Real wages refer to the income earned by workers adjusted for inflation. This metric reflects the actual purchasing power of an individual's earnings, showing how much they can buy with their salary over time, accounting for inflationary pressures. It helps to understand if income growth is keeping pace with the rising cost of living.
Reason behind wages for salaried jobs stagnation:
o Oversupply of labor: There are more job seekers than available high-paying jobs, making it harder for workers to see wage growth despite an increase in employment numbers.
o Declining returns to higher education: Many educated workers are overqualified for the jobs they hold, leading to wage stagnation.

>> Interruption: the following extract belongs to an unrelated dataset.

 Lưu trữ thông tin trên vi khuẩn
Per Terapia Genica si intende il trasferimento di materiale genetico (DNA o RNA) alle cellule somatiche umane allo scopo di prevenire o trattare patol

o Skill gap: A lack of adequate skill development across various sectors means workers are unable to demand higher wages.

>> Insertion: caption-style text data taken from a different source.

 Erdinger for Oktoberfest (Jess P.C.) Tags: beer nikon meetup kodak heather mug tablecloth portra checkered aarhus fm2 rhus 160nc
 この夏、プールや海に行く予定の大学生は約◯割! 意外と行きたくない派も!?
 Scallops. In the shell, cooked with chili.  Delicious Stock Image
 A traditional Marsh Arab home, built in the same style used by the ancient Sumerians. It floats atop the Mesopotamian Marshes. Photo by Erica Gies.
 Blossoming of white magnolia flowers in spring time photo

o Depressed demand: The slowdown in business investments has limited the demand for salaried employees, affecting wage growth.
Effects on casual labor and self employed workers:
o Casual Labor: In contrast to salaried workers, wages for casual laborers have increased significantly in real terms. In June 2024, real wages for casual labor were 12.3% higher than in 2019, with rural areas seeing larger increases. However, casual labor is highly irregular and insecure, and its increase is not necessarily a net positive for the economy.

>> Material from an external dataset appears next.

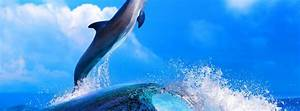 Dolphin, Cool, Wallpaper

o Self-Employed Workers: Wages for self-employed workers have also improved since the pandemic, but real wages were still 1.5% lower in June 2024 compared to 2019. A rise in the share of self-employed individuals, particularly in unpaid roles, reflects distress in the labor market, suggesting low earnings for a significant portion of the workforce.
Suggestions:
Experts recommend several measures:
o Skill development: There is a need for better skill training at all educational levels to ensure workers are equipped to meet the demands of the modern job market.
o Investment in the economy: Increased investment by businesses could drive demand for salaried employees and foster job creation.
o Policy support: Government interventions, such as changes in tax policies, can help boost consumption and demand, potentially spurring economic growth and improved wages.